Internews lance une campagne en ligne contre la désinformation en RDC
Jadis, la primauté de l’information était l’apanage du journaliste dont la tâche consiste en la collecte, le traitement et la diffusion de l’information. Dans ce traitement intervient le recoupage, le croisement des éléments avant leur diffusion. Aujourd’hui cependant, n’importe qui de par son smartphone peut se substituer à celui-ci et diffuser des informations n’ayant pas suivi le même parcours.
Intervenant lors du lancement de la campagne en ligne sur la désinformation le jeudi 5 août, l’Honorable Christelle Vuanga, ancienne journaliste, a évoqué un cas où elle s’était vu attribuer des propos sur la modicité des salaires des députés nationaux nécessitant une augmentation. Ce pamphlet sera largement relayé sur la toile, y compris par des journalistes qui ne prirent pas la peine de la contacter pour s’assurer de la véracité des propos évoqués.
La désinformation a pris une ampleur inquiétante en RDC depuis le développement de l’écosystème internet. Aux origines, l’absence d’informations viables à une époque où les médias étaient censurés et l’information monopolisée par l’État, avait ouvert la voie au bouche-à-oreille (radio-trottoir) qui s’est posé en alternatives au narratif officiel. L’ouverture démocratique de 1990 a donné lieu à la prolifération d’organes de presse, dont nombreux, économiquement non viables et structurellement faibles ont favorisé la prolifération de la presse à sensation.
Avec 20 millions d’utilisateurs actifs dans le pays, l’internet est le troisième média le plus suivi/utilisé en RDC, principalement par les jeunes entre 18 et 35 ans selon une récente étude. Lors de la conférence RightsCon en 2020 sous les auspices de la RNW média sur les conséquences de l’infodémie dans le monde, il a été constaté qu'en RDC, c’est le réseau de microblogging Twitter qui était la principale source par laquelle les fakenews étaient produites avant de se répandre en masse dans les groupes WhatsApp et Facebook.
Juger du vrai et du faux est une étape essentielle pour enrayer « le partage » sur lequel reposent les fakenews pour atteindre le plus grand nombre et créer l’impact recherché par leurs auteurs. Le premier réflexe devant une information potentiellement fausse est de ne pas la partager pour en limiter la portée.
Les répercussions de la désinformation sont lourdes de conséquences pour ceux qui les créent ainsi que pour ceux qui les relayent volontairement. En l’absence de loi spécifique sur le sujet, c’est dans le Code pénal et la jurisprudence que les sanctions sont puisées pour sévir.
L’article 199 du Code pénal est celui qui est mis en avant : « Quiconque, en répandant sciemment de faux bruits de nature à alarmer les populations, à les inquiéter ou à les exciter contre les pouvoirs établis, aura porté ou aura cherché à porter le trouble dans l’État, sera puni d’une servitude pénale de deux mois à trois ans et d’une amende. ».
Le cas de l’ancien vice-président Azarias Ruberwa, accusé d’entretenir une milice à son domicile est l’un des cas d’école où, le responsable arrêté avait été interpellé et condamné à huit mois de prison.
Concernant les journalistes, les cas sont nombreux comme celui de Patrice Booto, directeur du trihebdomadaire Le Journal et de son supplément Pool Malebo qui avait publié un article affirmant que le président Joseph Kabila avait offert 30 millions de dollars au secteur de l’éducation de la Tanzanie, en pleine revendication sociale des enseignants en RDC.
Arrêté, il reconnaitra que ces informations étaient fausses.
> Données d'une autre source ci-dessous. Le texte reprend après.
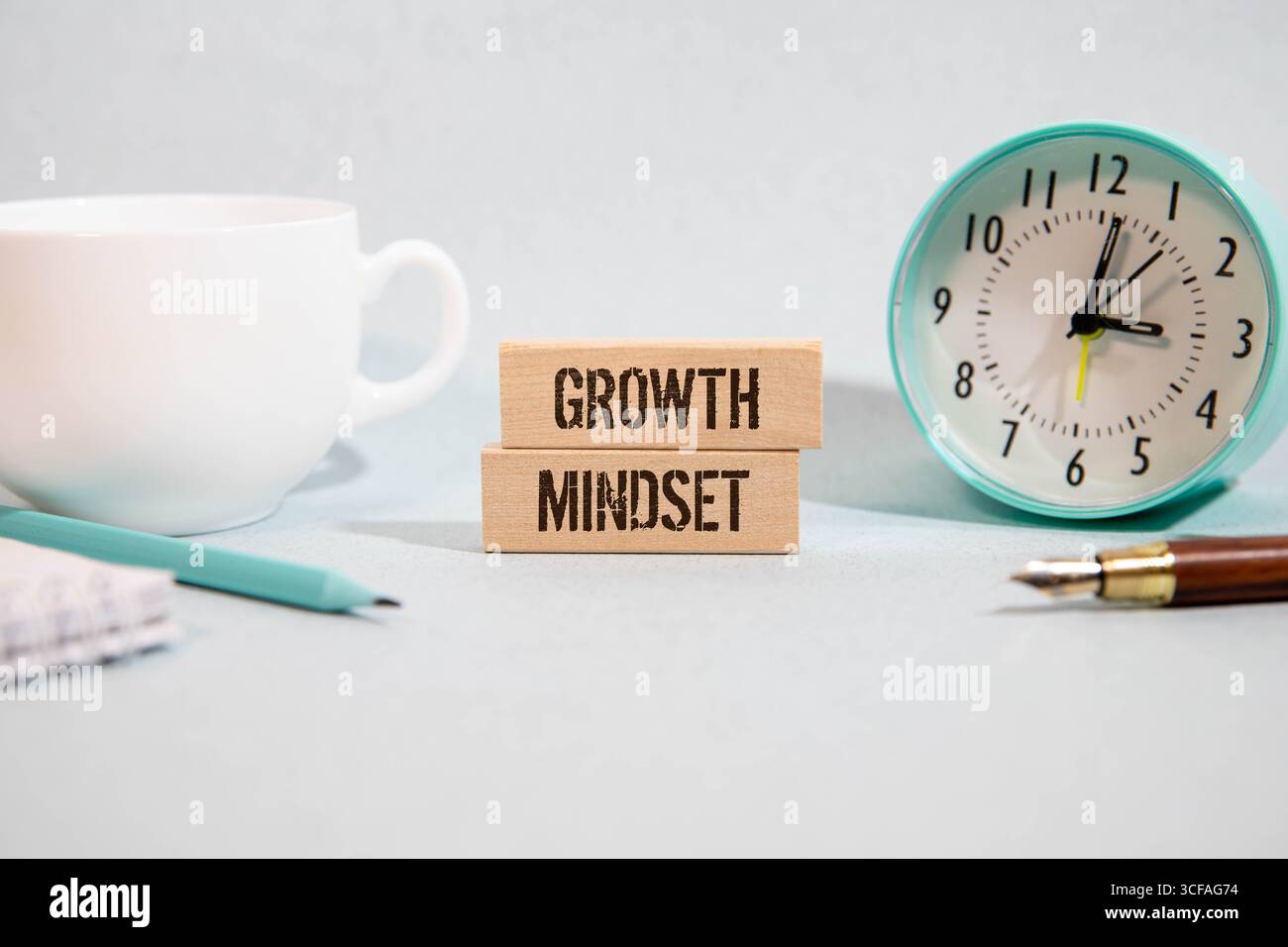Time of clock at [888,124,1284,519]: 3:01
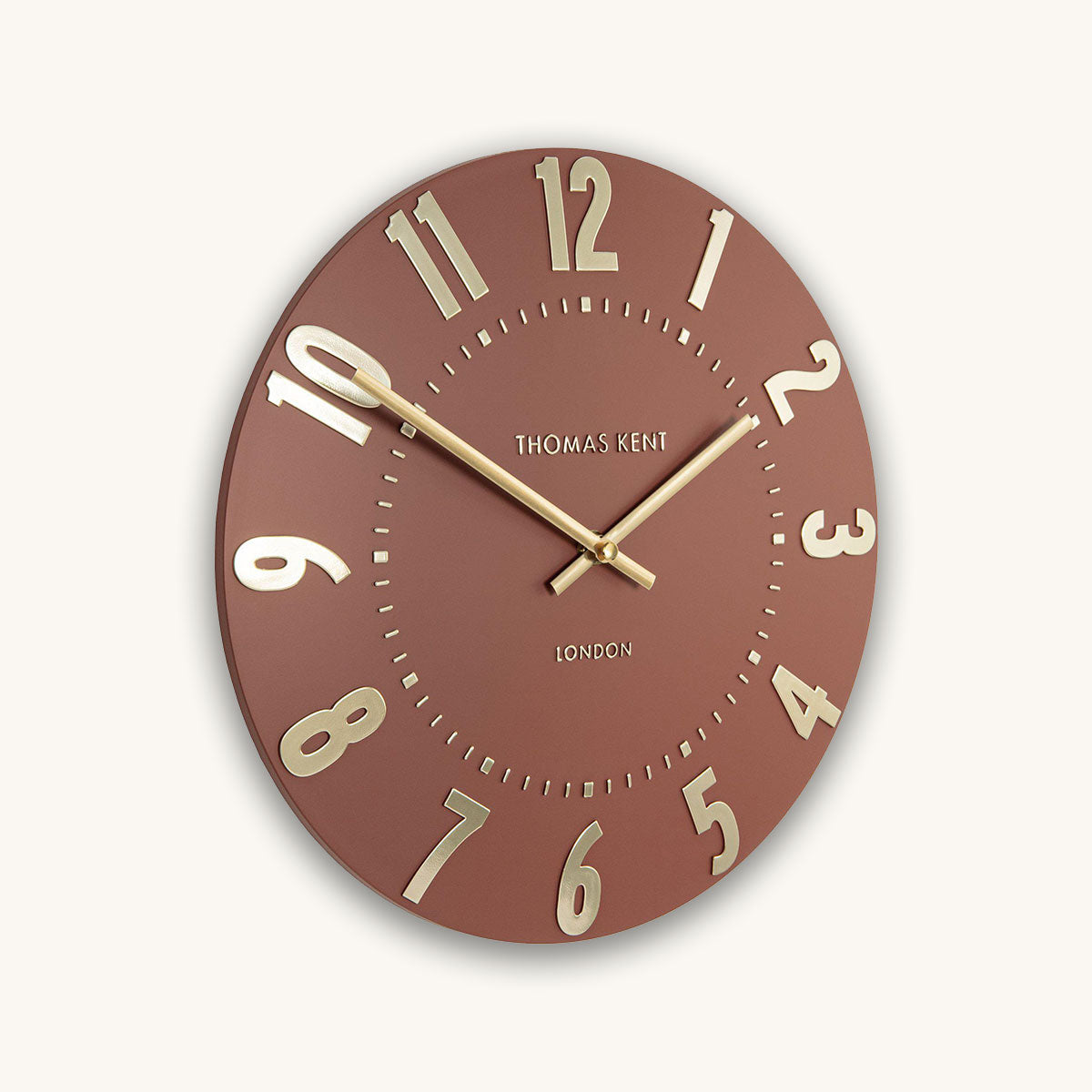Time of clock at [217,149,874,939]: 1:50
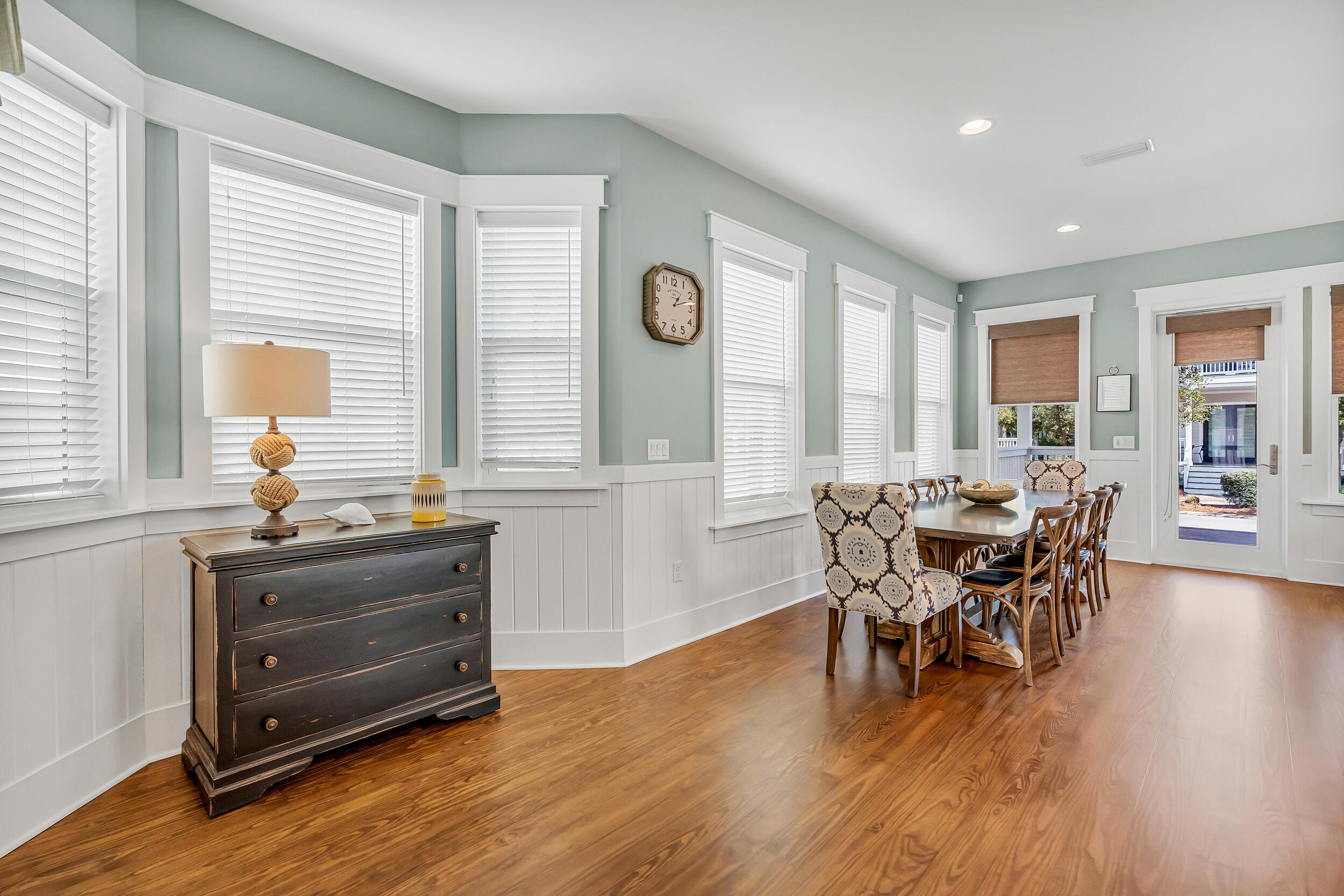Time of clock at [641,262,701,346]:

Ce qui poussa le secrétaire général de l’ONG Journaliste en danger Tshivis Tshivuadi de déclarer :
Quel que soit tout le mal que l’on peut penser de la justice congolaise accusée, à tort ou à raison, d’être corrompue ou inféodée au politique ; quelle que soient les réformes que l’on peut apporter aux lois actuelles sur la presse dont on dit qu’elles sont liberticides, force est de constater que bon nombre d’attaques que subissent les journalistes et les médias pouvaient être évitées en faisant preuve d’un peu plus de professionnalisme et de responsabilité dans l’exercice de sa profession.
Média en ligne made in Facebook
Actuellement, de nombreux médias ne disposant que d’une page Facebook se sont multipliés et proposent des informations récupérées sur internet pour faire le buzz. Ils ne disposent d’aucun site internet, encore moins de ligne éditoriale claire. La course aux vues et aux partages pousse nombreux d’entre eux à véhiculer de fausses informations pour se faire remarquer.
Différentes jurisprudences ont placé ceux qui relayent les fakenews comme complices dans la propagation des faux bruits. Alors avant de partager une information sur un sujet sensible, réfléchissez-y à deux fois.